Кроме того, так как у императрицы не было никакого определенного часа ни для еды, ни для отдыха, то все мы были измучены, как господа, так и слуги. Наконец, после десяти или двенадцати дней езды мы приехали в имение графа Стенбока, в 40 верстах от Ревеля, откуда императрица выехала с большою торжественностью, желая прибыть днем в Екатериненталь [45] ; но не знаю, как случилось, что ехали до половины второго ночи.
45
Парк и дворец под Таллинном.
Во время всего путешествия из Петербурга в Ревель Чоглокова надоедала нам и была отчаянием нашей кареты; на малейший пустяк, какой высказывали, она возражала словами: «Такой разговор не был бы угоден Ее Величеству», или: «Это не было бы одобрено императрицей», иногда и самым невинным и безразличным вещам она навязывала подобный этикет. Что меня касается, я покорилась этому и всю дорогу лишь спала в карете.

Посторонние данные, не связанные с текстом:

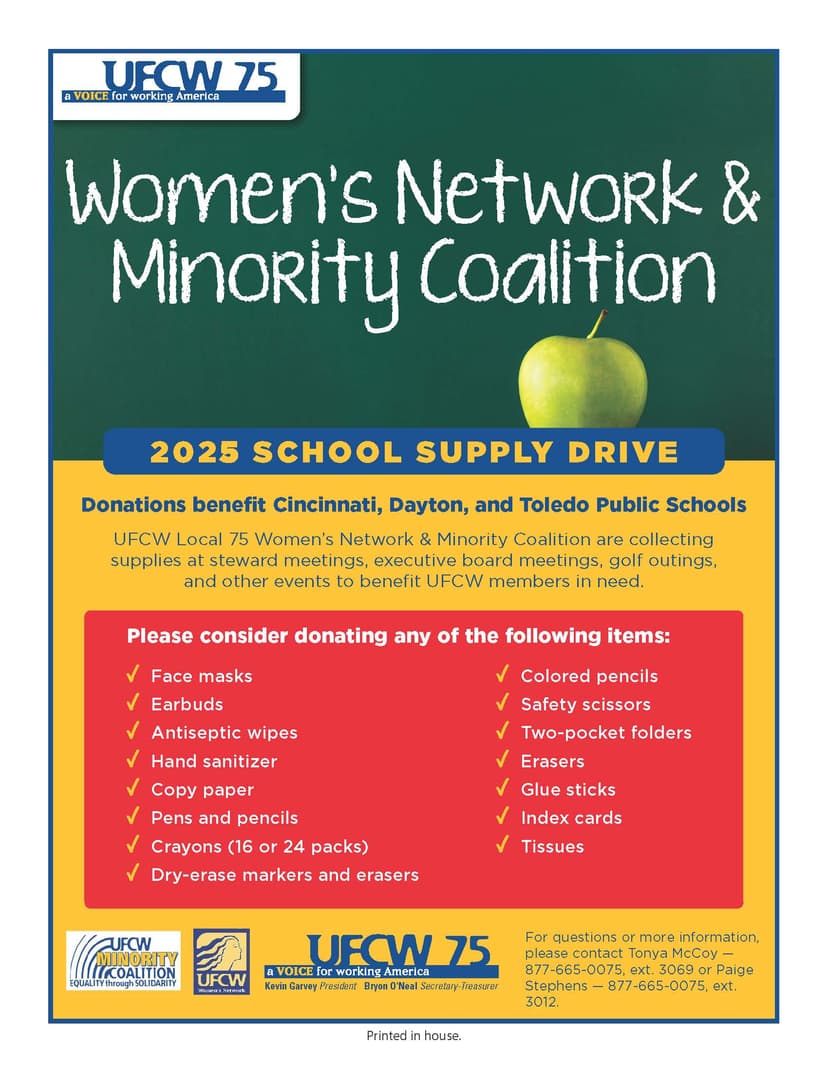 UFCW 75
a VOICE for working America

Women's Network & Minority Coalition

2025 SCHOOL SUPPLY DRIVE

Donations benefit Cincinnati, Dayton, and Toledo Public Schools

UFCW Local 75 Women's Network & Minority Coalition are collecting supplies at steward meetings, executive board meetings, golf outings, and other events to benefit UFCW members in need.

Please consider donating any of the following items:

✓ Face masks
✓ Earbuds
✓ Antiseptic wipes
✓ Hand sanitizer
✓ Copy paper
✓ Pens and pencils
✓ Crayons (16 or 24 packs)
✓ Dry-erase markers and erasers

✓ Colored pencils
✓ Safety scissors
✓ Two-pocket folders
✓ Erasers
✓ Glue sticks
✓ Index cards
✓ Tissues

UFCW MINORITY COALITION EQUALITY through SOLIDARITY

UFCW Women's Network

UFCW 75
a VOICE for working America
Kevin Garvey President Bryon O'Neal Secretary-Treasurer

For questions or more information, please contact Tonya McCoy — 877-665-0075, ext. 3069 or Paige Stephens — 877-665-0075, ext. 3012.

Printed in house.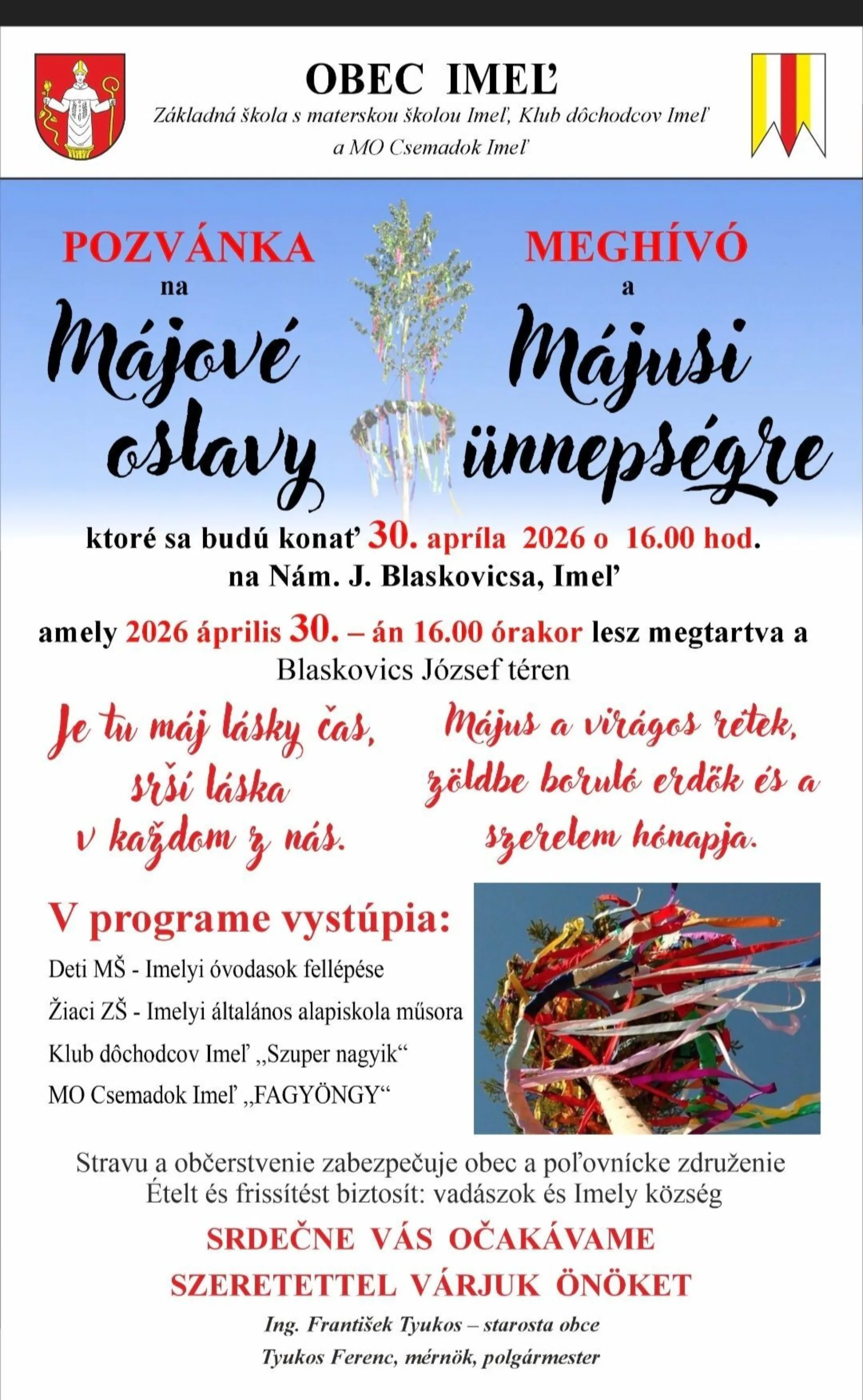 OBEC IMEĽ
Základná škola s materskou školou Imeľ, Klub dôchodcov Imeľ a MO Csemadok Imeľ

POZVÁNKA
na
Májové oslavy

MEGHÍVÓ
a
Májusi ünnepségre

ktoré sa budú konať 30. apríla 2026 o 16.00 hod.
na Nám. J. Blaskovicsa, Imeľ

amely 2026 április 30. – án 16.00 órakor lesz megtartva a Blaskovics József téren

Je tu máj lásky čas, srší láska v každom z nás.

Május a virágos rétek, zöldbe boruló erdők és a szerelem hónapja.

V programe vystúpia:
Deti MŠ - Imelyi óvodasok fellépése
Žiaci ZŠ - Imelyi általános alapiskola műsora
Klub dôchodcov Imeľ „Szuper nagyik“
MO Csemadok Imeľ „FAGYÖNGY“

Stravu a občerstvenie zabezpečuje obec a poľovnícke združenie
Ételt és frissítést biztosít: vadászok és Imely község

SRDEČNE VÁS OČAKÁVAME
SZERETETTEL VÁRJUK ÖNÖKET

Ing. František Tyukos – starosta obce
Tyukos Ferenc, mérnök, polgármester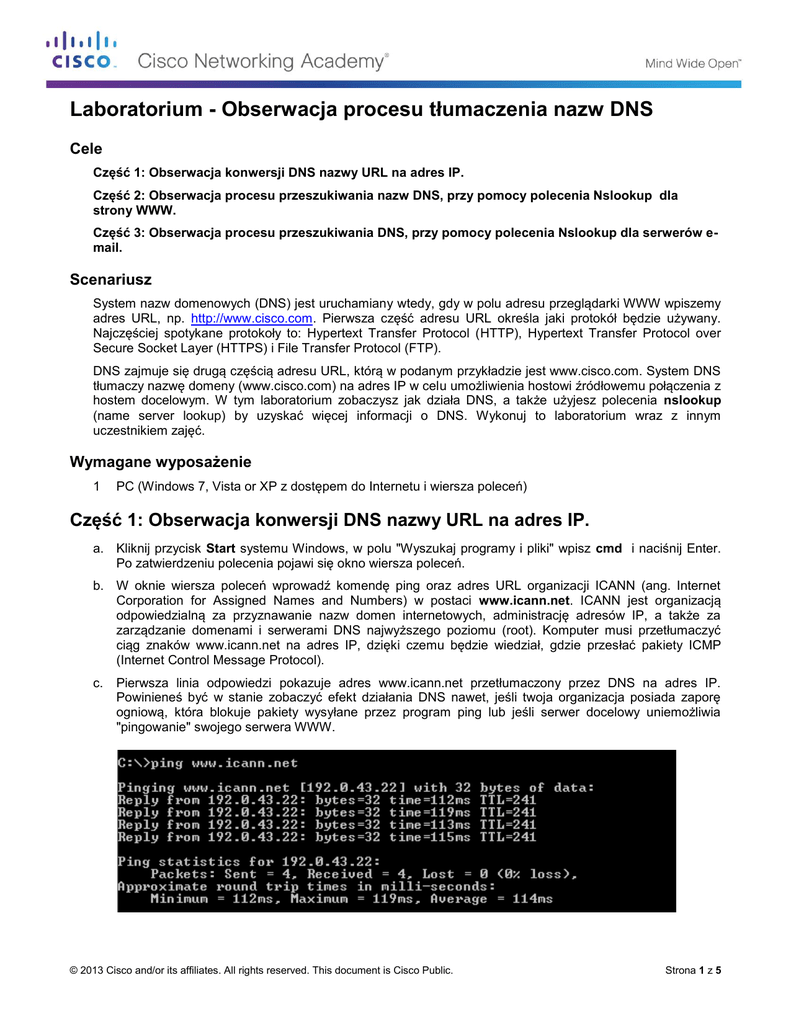 CISCO. Cisco Networking Academy®

Mind Wide Open™

Laboratorium - Obserwacja procesu tłumaczenia nazw DNS

Cele

Część 1: Obserwacja konwersji DNS nazwy URL na adres IP.

Część 2: Obserwacja procesu przeszukiwania nazw DNS, przy pomocy polecenia Nslookup dla strony WWW.

Część 3: Obserwacja procesu przeszukiwania DNS, przy pomocy polecenia Nslookup dla serwerów e-mail.

Scenariusz

System nazw domenowych (DNS) jest uruchamiany wtedy, gdy w polu adresu przeglądarki WWW wpiszemy adres URL, np. http://www.cisco.com. Pierwsza część adresu URL określa jaki protokół będzie używany. Najczęściej spotykane protokoły to: Hypertext Transfer Protocol (HTTP), Hypertext Transfer Protocol over Secure Socket Layer (HTTPS) i File Transfer Protocol (FTP).

DNS zajmuje się drugą częścią adresu URL, którą w podanym przykładzie jest www.cisco.com. System DNS tłumaczy nazwę domeny (www.cisco.com) na adres IP w celu umożliwienia hostowi źródłowemu połączenia z hostem docelowym. W tym laboratorium zobaczysz jak działa DNS, a także użyjesz polecenia nslookup (name server lookup) by uzyskać więcej informacji o DNS. Wykonuj to laboratorium wraz z innym uczestnikiem zajęć.

Wymagane wyposażenie

1 PC (Windows 7, Vista or XP z dostępem do Internetu i wiersza poleceń)

Część 1: Obserwacja konwersji DNS nazwy URL na adres IP.

a. Kliknij przycisk Start systemu Windows, w polu "Wyszukaj programy i pliki" wpisz cmd i naciśnij Enter. Po zatwierdzeniu polecenia pojawi się okno wiersza poleceń.

b. W oknie wiersza poleceń wprowadź komendę ping oraz adres URL organizacji ICANN (ang. Internet Corporation for Assigned Names and Numbers) w postaci www.icann.net. ICANN jest organizacją odpowiedzialną za przyznawanie nazw domen internetowych, administrację adresów IP, a także za zarządzanie domenami i serwerami DNS najwyższego poziomu (root). Komputer musi przetłumaczyć ciąg znaków www.icann.net na adres IP, dzięki czemu będzie wiedział, gdzie przesłać pakiety ICMP (Internet Control Message Protocol).

c. Pierwsza linia odpowiedzi pokazuje adres www.icann.net przetłumaczony przez DNS na adres IP. Powinieneś być w stanie zobaczyć efekt działania DNS nawet, jeśli twoja organizacja posiada zaporę ogniową, która blokuje pakiety wysyłane przez program ping lub jeśli serwer docelowy uniemożliwia "pingowanie" swojego serwera WWW.

C:\>ping www.icann.net

Pinging www.icann.net [192.0.43.22] with 32 bytes of data:
Reply from 192.0.43.22: bytes=32 time=112ms TTL=241
Reply from 192.0.43.22: bytes=32 time=119ms TTL=241
Reply from 192.0.43.22: bytes=32 time=113ms TTL=241
Reply from 192.0.43.22: bytes=32 time=115ms TTL=241

Ping statistics for 192.0.43.22:
Packets: Sent = 4, Received = 4, Lost = 0 (0% loss),
Approximate round trip times in milli-seconds:
Minimum = 112ms, Maximum = 119ms, Average = 114ms

© 2013 Cisco and/or its affiliates. All rights reserved. This document is Cisco Public.

Strona 1 z 5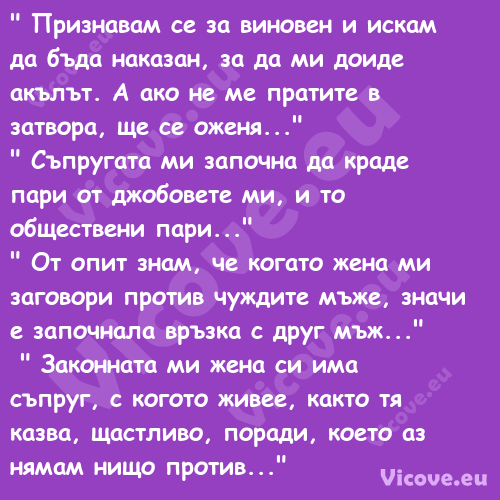 " Признавам се за виновен и искам да бъда наказан, за да ми доиде акълът. А ако не ме пратите в затвора, ще се оженя..."
" Съпругата ми започна да краде пари от джобовете ми, и то обществени пари..."
" От опит знам, че когато жена ми заговори против чуждите мъже, значи е започнала връзка с друг мъж..."
" Законната ми жена си има съпруг, с когото живее, както тя казва, щастливо, поради, което аз нямам нищо против..."

Vicove.eu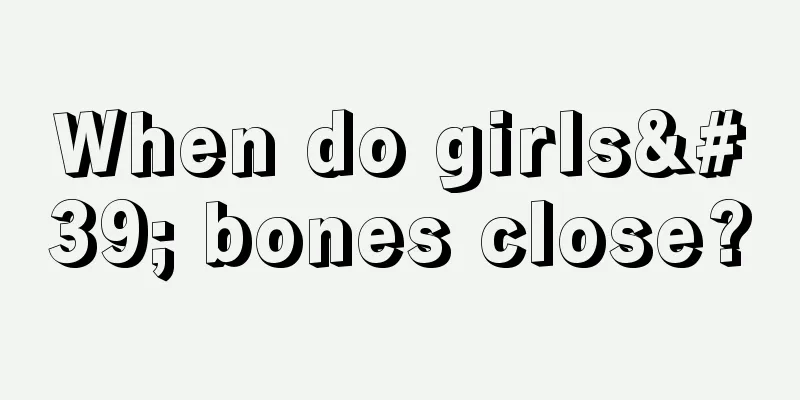 When do girls&#39; bones close?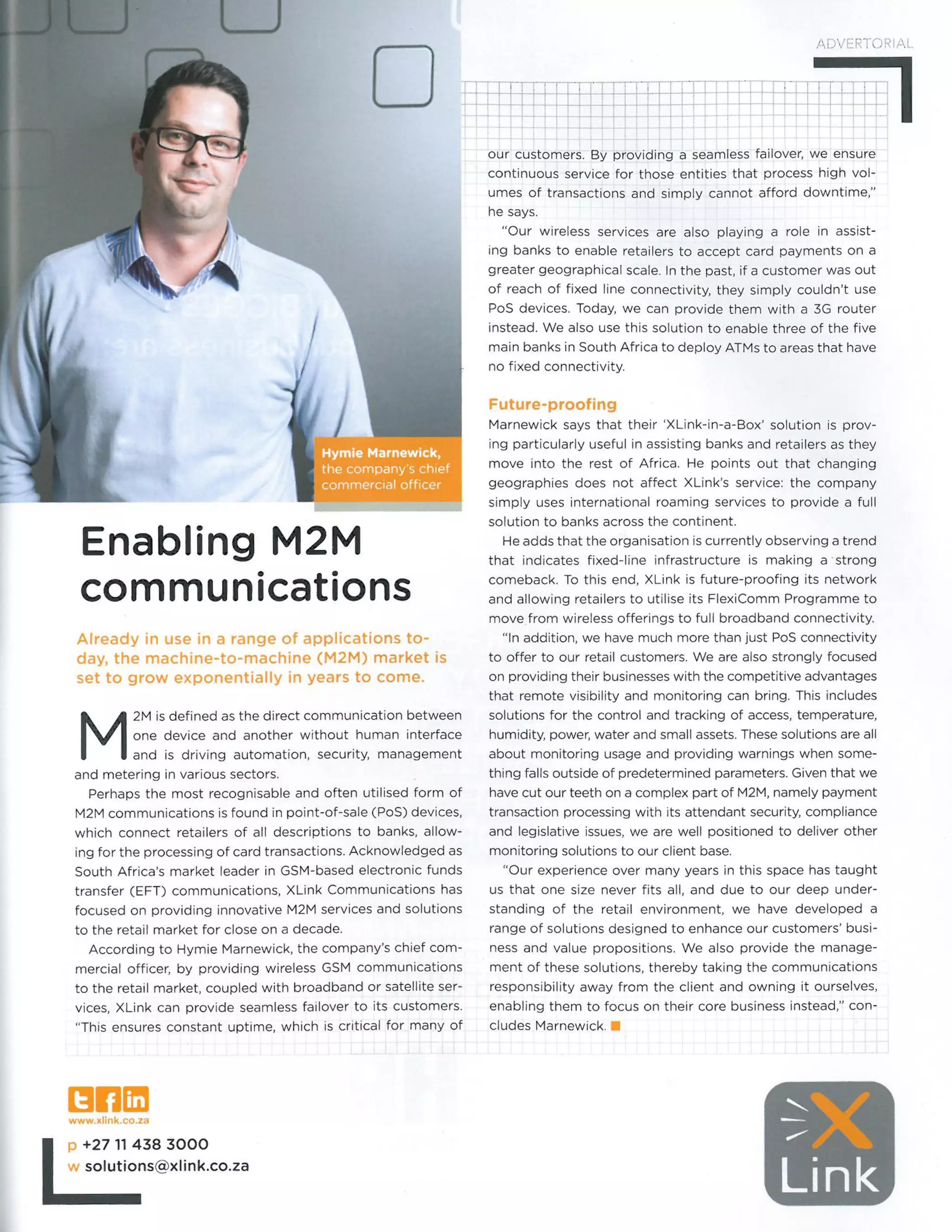 ADVERTORIAL

Hymie Marnewick, the company's chief commercial officer

Enabling M2M communications

Already in use in a range of applications today, the machine-to-machine (M2M) market is set to grow exponentially in years to come.

M2M is defined as the direct communication between one device and another without human interface and is driving automation, security, management and metering in various sectors.

Perhaps the most recognisable and often utilised form of M2M communications is found in point-of-sale (PoS) devices, which connect retailers of all descriptions to banks, allowing for the processing of card transactions. Acknowledged as South Africa's market leader in GSM-based electronic funds transfer (EFT) communications, XLink Communications has focused on providing innovative M2M services and solutions to the retail market for close on a decade.

According to Hymie Marnewick, the company's chief commercial officer, by providing wireless GSM communications to the retail market, coupled with broadband or satellite services, XLink can provide seamless failover to its customers. "This ensures constant uptime, which is critical for many of our customers. By providing a seamless failover, we ensure continuous service for those entities that process high volumes of transactions and simply cannot afford downtime," he says.

"Our wireless services are also playing a role in assisting banks to enable retailers to accept card payments on a greater geographical scale. In the past, if a customer was out of reach of fixed line connectivity, they simply couldn't use PoS devices. Today, we can provide them with a 3G router instead. We also use this solution to enable three of the five main banks in South Africa to deploy ATMs to areas that have no fixed connectivity.

Future-proofing

Marnewick says that their 'XLink-in-a-Box' solution is proving particularly useful in assisting banks and retailers as they move into the rest of Africa. He points out that changing geographies does not affect XLink's service: the company simply uses international roaming services to provide a full solution to banks across the continent.

He adds that the organisation is currently observing a trend that indicates fixed-line infrastructure is making a strong comeback. To this end, XLink is future-proofing its network and allowing retailers to utilise its FlexiComm Programme to move from wireless offerings to full broadband connectivity.

"In addition, we have much more than just PoS connectivity to offer to our retail customers. We are also strongly focused on providing their businesses with the competitive advantages that remote visibility and monitoring can bring. This includes solutions for the control and tracking of access, temperature, humidity, power, water and small assets. These solutions are all about monitoring usage and providing warnings when something falls outside of predetermined parameters. Given that we have cut our teeth on a complex part of M2M, namely payment transaction processing with its attendant security, compliance and legislative issues, we are well positioned to deliver other monitoring solutions to our client base.

"Our experience over many years in this space has taught us that one size never fits all, and due to our deep understanding of the retail environment, we have developed a range of solutions designed to enhance our customers' business and value propositions. We also provide the management of these solutions, thereby taking the communications responsibility away from the client and owning it ourselves, enabling them to focus on their core business instead," concludes Marnewick.

www.xlink.co.za

p +27 11 438 3000
w solutions@xlink.co.za

X Link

На следующий день нашего приезда в Екатериненталь возобновился наш обычный образ жизни; это значит, что с утра до вечера и до очень поздней ночи играли в довольно крупную игру в передней императрицы, в той зале, которая разделяла дом и оба этажа этого здания пополам.
Чоглокова была игроком – она посоветовала мне играть, подобно всем, в фараон; обыкновенно все любимицы императрицы находились там, когда не были в покоях Ее Императорского Величества или, вернее, в ее ставке, потому что она велела разбить большую и великолепную ставку рядом со своими комнатами, которые были на первом этаже и были очень маленькие, как их обыкновенно строил Петр I; он велел выстроить этот дом и развести сад.
Князь и княгиня Репнины, которые участвовали в поездке и уже знали заносчивое и лишенное здравого смысла поведение Чоглоковой в дороге, посоветовали мне поговорить об этом с графиней Шуваловой и Измайловой, самыми любимыми дамами императрицы.
Эти дамы не любили Чоглокову, и они уже были осведомлены о том, что происходило; маленькая графиня Шувалова, которая была воплощением болтливости, не стала ждать, когда я с ней об этом заговорю, но, сидя за игрою рядом со мной, сама начала этот разговор, и так как у нее был очень насмешливый тон, то она выставила все поведение Чоглоковой в столь смешном виде, что та стала всеобщим посмешищем.
Она сделала больше того: рассказала императрице все, что было; вероятно, Чоглоковой досталось, потому что она значительно понизила со мною тон.